Given an undirected graph G having N (1<N<=1000) vertices and positive weights. Find the shortest path from vertex 1 to vertex N, or state that such path doesn’t exist.

Hint: At each step, among the vertices which weren’t yet checked and for which a path from vertex 1 was found, take the one which has the shortest path, from vertex 1 to it, yet found.

Try to solve the following problems from Topcoder competitions:


ZigZag – 2003 TCCC Semifinals 3


BadNeighbors – 2004 TCCC Round 4


FlowerGarden – 2004 TCCC Round 1



Let’s see now how to tackle bi-dimensional DP problems.

Problem:

A table composed of N x M cells, each having a certain quantity of apples, is given. You start from the upper-left corner. At each step you can go down or right one cell. Find the maximum number of apples you can collect.

This problem is solved in the same way as other DP problems; there is almost no difference.

First of all we have to find a state. The first thing that must be observed is that there are at most 2 ways we can come to a cell – from the left (if it’s not situated on the first column) and from the top (if it’s not situated on the most upper row). Thus to find the best solution for that cell, we have to have already found the best solutions for all of the cells from which we can arrive to the current cell.

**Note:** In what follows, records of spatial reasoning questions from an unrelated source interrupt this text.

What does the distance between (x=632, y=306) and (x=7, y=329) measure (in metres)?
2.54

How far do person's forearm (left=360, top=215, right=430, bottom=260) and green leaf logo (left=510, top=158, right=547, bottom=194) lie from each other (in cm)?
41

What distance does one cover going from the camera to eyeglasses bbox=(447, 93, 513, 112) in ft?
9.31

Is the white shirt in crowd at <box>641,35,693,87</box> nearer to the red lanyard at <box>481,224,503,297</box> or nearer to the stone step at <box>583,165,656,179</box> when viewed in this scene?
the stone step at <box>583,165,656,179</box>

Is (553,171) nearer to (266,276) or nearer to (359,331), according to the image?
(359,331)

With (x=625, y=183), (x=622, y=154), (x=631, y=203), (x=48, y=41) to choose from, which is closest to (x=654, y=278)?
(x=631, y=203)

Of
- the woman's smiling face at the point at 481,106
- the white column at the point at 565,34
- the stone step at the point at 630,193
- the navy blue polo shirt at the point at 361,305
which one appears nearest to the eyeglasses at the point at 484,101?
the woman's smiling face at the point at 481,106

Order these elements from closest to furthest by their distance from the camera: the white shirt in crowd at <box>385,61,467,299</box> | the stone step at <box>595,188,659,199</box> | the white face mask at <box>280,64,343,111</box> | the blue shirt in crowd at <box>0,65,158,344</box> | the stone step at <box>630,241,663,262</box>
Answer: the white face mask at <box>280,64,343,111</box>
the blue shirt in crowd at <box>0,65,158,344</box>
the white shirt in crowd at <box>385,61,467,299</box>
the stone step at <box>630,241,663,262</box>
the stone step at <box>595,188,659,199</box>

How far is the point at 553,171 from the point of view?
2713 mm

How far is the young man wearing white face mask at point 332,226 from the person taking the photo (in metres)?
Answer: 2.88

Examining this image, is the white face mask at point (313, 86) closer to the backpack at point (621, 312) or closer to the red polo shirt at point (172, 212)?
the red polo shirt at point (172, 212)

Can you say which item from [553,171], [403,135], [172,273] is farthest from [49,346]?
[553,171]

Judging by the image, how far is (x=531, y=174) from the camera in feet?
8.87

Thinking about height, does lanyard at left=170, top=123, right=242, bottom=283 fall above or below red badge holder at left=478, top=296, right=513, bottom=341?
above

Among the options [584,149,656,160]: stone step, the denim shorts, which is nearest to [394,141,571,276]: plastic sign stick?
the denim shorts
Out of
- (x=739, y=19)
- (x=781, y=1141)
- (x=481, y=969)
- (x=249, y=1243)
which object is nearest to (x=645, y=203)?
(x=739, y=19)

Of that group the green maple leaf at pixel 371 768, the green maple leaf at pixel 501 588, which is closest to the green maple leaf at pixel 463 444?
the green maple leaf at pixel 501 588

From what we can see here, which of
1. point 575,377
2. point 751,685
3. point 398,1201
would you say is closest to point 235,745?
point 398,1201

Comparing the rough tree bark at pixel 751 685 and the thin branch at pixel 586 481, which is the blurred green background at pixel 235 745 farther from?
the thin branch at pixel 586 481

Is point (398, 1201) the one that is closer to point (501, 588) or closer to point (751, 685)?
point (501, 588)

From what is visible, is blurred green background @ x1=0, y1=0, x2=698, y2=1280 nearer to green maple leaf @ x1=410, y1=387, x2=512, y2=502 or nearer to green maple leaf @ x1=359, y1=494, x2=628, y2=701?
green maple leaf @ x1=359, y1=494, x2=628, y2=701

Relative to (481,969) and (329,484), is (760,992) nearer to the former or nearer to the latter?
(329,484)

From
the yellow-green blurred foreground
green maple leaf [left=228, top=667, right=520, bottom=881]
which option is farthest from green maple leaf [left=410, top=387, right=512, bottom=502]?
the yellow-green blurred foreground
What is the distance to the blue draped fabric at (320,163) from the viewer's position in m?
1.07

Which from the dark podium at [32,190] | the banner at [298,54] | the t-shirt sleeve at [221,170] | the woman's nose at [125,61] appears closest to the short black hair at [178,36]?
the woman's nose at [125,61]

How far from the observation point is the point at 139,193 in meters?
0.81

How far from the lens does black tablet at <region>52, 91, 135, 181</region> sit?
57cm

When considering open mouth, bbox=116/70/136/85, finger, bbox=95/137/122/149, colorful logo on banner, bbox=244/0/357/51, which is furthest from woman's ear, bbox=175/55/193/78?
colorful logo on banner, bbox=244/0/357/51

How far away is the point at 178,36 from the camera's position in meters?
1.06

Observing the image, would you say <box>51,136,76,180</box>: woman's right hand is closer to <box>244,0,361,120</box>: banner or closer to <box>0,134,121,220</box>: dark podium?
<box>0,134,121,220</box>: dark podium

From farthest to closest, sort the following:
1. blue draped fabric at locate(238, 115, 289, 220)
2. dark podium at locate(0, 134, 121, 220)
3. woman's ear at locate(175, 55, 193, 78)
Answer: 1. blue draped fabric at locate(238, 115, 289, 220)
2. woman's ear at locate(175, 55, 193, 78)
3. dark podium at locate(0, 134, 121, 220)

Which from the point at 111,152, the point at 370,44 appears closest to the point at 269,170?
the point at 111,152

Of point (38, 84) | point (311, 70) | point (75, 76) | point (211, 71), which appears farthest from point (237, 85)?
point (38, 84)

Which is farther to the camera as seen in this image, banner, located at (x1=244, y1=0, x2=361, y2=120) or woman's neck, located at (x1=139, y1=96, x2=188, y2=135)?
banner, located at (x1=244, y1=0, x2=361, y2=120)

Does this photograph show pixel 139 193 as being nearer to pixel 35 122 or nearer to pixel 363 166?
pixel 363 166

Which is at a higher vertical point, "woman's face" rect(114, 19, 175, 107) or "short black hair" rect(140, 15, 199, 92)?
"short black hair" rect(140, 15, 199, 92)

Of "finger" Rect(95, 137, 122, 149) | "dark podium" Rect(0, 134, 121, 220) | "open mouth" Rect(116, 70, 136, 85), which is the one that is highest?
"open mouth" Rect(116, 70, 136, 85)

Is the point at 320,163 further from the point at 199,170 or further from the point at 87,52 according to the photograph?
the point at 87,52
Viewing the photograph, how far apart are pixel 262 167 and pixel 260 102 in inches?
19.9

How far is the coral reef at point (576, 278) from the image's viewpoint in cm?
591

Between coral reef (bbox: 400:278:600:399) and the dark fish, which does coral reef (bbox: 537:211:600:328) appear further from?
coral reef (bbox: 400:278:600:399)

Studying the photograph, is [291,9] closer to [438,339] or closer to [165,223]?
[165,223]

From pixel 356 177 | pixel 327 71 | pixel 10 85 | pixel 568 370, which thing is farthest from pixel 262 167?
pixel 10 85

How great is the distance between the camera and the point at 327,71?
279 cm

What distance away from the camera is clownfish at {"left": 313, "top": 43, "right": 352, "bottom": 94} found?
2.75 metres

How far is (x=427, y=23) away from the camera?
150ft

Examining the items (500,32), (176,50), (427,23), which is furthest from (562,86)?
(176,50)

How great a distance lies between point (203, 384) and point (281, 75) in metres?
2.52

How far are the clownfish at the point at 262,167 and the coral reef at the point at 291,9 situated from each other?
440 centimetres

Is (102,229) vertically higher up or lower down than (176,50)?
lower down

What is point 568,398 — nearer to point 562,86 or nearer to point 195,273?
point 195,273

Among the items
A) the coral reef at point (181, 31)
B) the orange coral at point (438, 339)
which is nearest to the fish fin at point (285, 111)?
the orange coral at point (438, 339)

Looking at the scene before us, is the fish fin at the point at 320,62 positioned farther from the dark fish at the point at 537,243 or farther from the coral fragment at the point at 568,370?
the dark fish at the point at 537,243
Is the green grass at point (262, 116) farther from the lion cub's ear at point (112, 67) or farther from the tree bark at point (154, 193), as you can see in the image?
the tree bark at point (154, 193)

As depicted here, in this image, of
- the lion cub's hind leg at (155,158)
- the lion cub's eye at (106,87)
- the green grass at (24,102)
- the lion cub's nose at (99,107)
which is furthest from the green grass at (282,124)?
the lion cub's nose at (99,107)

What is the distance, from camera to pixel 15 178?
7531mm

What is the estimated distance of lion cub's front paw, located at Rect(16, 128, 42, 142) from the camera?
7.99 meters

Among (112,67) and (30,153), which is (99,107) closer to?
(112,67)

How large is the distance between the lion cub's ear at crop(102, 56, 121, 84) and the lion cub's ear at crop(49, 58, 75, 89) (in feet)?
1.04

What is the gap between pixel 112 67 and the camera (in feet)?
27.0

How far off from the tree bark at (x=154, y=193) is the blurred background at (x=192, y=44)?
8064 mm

From above, a recurrent relation can be easily obtained:



S[i][j]=A[i][j] + max(S[i-1][j], if i>0 ; S[i][j-1], if j>0) (where i represents the row and j the column of the table , its left-upper corner having coordinates {0,0} ; and A[i][j] being the number of apples situated in cell i,j).

S[i][j] must be calculated by going first from left to right in each row and process the rows from top to bottom, or by going first from top to bottom in each column and process the columns from left to right.

Pseudocode:

For i = 0 to N - 1
 For j = 0 to M - 1
 S[i][j] = A[i][j] +
  max(S[i][j-1], if j>0 ; S[i-1][j], if i>0 ; 0)

Output S[n-1][m-1]


Here are a few problems, from Topcoder Competitions, for practicing:


AvoidRoads – 2003 TCO Semifinals 4


ChessMetric – 2003 TCCC Round 4

Upper-Intermediate

This section will discuss about dealing DP problems which have an additional condition besides the values that must be calculated.

As a good example would serve the following problem:

Given an undirected graph G having positive weights and N vertices.

You start with having a sum of M money. For passing through a vertex i, you must pay S[i] money. If you don’t have enough money – you can’t pass through that vertex. Find the shortest path from vertex 1 to vertex N, respecting the above conditions; or state that such path doesn’t exist. If there exist more than one path having the same length, then output the cheapest one. Restrictions: 1<N<=100 ; 0<=M<=100 ; for each i, 0<=S[i]<=100.

As we can see, this is the same as the classical Dijkstra problem (finding the shortest path between two vertices), with the exception that it has a condition. In the classical Dijkstra problem we would have used a uni-dimensional array Min[i] , which marks the length of the shortest path found to vertex i. However in this problem we should also keep information about the money we have. Thus it would be reasonable to extend the array to something like Min[i][j] , which represents the length of the shortest path found to vertex i, with j money being left. In this way the problem is reduced to the original path-finding algorithm.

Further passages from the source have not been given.